Los segundos seguían pasando y allí no se movía ni el aire.

– ¿Qué hacemos? -susurré, calculando el tono de voz necesario para que me oyeran mis compañeros pero no los indios de los tejados. Sin embargo, aquellos salvajes debían de tener un oído felino porque, a modo de protesta por mis palabras, o como amenaza, volvieron a emitir el agudo silbido que rompía los tímpanos y que provocaba el silencio más profundo en la selva que nos rodeaba.
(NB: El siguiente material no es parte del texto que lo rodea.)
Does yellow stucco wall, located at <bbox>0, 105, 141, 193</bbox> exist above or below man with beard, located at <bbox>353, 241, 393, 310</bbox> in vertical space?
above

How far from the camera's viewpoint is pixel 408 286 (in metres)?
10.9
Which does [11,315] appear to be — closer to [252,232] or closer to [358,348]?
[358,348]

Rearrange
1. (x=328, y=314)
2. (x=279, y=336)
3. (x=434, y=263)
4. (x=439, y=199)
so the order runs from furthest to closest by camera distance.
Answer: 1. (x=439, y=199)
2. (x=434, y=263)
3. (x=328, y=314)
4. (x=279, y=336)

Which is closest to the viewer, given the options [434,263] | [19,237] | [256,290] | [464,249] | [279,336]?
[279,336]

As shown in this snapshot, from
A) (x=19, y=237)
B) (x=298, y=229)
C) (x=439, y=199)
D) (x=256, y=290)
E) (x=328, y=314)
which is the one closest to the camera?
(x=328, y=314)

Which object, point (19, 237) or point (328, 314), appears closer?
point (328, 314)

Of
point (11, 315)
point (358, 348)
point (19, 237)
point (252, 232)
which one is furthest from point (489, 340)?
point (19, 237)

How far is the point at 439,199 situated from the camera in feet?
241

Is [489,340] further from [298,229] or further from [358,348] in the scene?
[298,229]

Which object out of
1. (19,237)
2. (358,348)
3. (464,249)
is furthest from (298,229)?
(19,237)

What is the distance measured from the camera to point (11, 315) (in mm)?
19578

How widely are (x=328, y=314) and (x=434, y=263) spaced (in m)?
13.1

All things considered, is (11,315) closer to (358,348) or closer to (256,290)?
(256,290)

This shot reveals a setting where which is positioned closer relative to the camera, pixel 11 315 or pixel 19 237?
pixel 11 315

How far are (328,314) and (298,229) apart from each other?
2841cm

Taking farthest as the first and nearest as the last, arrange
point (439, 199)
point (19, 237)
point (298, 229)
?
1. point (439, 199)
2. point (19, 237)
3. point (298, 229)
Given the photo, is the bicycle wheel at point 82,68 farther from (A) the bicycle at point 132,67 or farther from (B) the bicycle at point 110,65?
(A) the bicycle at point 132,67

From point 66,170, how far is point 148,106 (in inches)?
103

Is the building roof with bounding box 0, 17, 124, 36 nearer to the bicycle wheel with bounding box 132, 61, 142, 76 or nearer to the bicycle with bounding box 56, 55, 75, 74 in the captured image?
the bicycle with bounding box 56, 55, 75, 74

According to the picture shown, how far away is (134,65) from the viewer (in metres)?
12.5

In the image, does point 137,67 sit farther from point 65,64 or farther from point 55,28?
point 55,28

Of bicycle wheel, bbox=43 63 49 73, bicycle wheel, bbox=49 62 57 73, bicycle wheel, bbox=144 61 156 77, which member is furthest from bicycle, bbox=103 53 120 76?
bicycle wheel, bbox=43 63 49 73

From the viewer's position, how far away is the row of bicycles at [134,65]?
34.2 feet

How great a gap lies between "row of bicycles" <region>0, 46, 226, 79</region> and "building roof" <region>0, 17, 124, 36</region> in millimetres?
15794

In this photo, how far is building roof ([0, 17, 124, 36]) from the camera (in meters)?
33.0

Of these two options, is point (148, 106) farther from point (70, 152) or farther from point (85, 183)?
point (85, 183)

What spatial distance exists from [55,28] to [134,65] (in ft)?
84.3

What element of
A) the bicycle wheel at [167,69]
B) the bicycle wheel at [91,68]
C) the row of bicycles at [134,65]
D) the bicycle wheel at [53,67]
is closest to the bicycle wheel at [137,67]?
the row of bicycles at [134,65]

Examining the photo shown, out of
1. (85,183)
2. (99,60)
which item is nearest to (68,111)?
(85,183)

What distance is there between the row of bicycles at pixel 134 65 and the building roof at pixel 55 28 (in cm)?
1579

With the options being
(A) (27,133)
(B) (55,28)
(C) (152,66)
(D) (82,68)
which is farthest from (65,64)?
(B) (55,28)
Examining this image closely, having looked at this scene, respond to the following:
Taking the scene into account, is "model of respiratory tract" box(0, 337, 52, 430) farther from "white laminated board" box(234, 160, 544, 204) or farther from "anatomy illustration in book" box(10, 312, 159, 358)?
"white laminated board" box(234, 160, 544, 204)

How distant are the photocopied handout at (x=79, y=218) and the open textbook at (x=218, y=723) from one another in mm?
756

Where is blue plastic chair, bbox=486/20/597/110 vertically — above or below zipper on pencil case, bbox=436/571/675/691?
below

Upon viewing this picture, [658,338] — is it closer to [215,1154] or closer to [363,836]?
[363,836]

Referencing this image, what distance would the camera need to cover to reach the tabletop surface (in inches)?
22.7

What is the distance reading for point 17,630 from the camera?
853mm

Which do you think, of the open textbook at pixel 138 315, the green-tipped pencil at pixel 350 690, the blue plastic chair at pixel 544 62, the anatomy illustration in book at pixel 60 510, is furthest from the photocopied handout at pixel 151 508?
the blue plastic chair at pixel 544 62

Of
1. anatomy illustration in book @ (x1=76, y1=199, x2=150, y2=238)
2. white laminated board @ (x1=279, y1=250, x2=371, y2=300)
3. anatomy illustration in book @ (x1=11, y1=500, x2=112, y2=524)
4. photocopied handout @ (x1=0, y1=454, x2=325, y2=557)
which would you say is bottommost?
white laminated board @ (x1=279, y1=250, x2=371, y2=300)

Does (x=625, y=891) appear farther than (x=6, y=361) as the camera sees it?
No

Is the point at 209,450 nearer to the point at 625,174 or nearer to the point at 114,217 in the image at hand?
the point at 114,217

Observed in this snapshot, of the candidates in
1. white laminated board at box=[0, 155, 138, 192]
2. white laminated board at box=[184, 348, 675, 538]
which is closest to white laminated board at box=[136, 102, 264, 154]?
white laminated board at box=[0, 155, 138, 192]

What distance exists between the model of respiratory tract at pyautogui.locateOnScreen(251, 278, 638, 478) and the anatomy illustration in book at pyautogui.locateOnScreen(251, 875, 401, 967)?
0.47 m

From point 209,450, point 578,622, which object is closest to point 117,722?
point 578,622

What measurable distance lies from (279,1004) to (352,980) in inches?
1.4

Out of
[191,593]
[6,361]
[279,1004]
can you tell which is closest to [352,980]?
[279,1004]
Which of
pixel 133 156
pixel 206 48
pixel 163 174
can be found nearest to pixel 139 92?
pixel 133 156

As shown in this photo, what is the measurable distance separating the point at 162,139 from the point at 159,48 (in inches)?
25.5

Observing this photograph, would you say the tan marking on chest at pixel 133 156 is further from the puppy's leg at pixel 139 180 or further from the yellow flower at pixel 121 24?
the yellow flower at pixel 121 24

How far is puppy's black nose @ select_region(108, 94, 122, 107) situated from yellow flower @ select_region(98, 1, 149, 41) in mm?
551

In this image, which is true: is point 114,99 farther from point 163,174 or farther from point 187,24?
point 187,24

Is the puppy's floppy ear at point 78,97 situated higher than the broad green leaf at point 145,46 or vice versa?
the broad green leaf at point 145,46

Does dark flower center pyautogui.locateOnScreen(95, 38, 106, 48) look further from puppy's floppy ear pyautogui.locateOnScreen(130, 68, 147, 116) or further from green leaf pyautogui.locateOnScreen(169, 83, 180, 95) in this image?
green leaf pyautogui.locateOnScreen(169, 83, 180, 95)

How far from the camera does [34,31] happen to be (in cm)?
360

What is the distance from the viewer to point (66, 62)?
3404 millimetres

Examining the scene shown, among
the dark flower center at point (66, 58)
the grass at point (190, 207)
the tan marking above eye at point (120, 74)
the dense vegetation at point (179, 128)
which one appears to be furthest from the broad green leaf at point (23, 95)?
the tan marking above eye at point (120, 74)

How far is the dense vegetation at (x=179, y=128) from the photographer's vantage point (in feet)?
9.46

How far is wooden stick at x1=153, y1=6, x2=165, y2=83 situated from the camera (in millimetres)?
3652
Una lanza que no vi pasó con un susurro afilado junto a mi cadera y se clavó profundamente en una de nuestras mochilas. El ruido seco que hizo al incrustarse, rompiendo el tejido impermeable, se repitió varias veces, de modo que supuse que disparaban a nuestros equipajes desde varios ángulos y que, en realidad, lo que pretendían era mantenernos quietos y callados. Desde luego, lo consiguieron: como yo, mis compañeros debieron de sentir un frío mortal subiéndoles por las piernas hasta la cabeza, un frío que, a su paso, dejaba los músculos agarrotados y malherida cualquier intención de respirar. Entonces, apareció frente a nosotros, por la calle que señalaba la rosquilla de piedra, el que debía de ser el jefe de aquella patrulla aborigen, rodeado por cinco guardaespaldas de aspecto bravucón y malencarado. Caminaban con paso lento y digno, como si se sintieran muy superiores a nosotros, pobres extranjeros que habíamos tenido la mala suerte de pisar el suelo equivocado. Me dije que, si por casualidad habíamos topado con una de esas tribus de indios no contactados que mataban a los blancos como aviso para que nadie más entrara en su territorio, como había ocurrido varias veces en Brasil durante los últimos años -eso nos lo había contado Gertrude ya en la selva, cuando no podíamos arrepentimos y regresar-, estábamos apañados. Nuestros cuerpos sin vida aparecerían en las cercanías de algún lugar civilizado a modo de vistosos y estratégicos carteles de prohibida la entrada.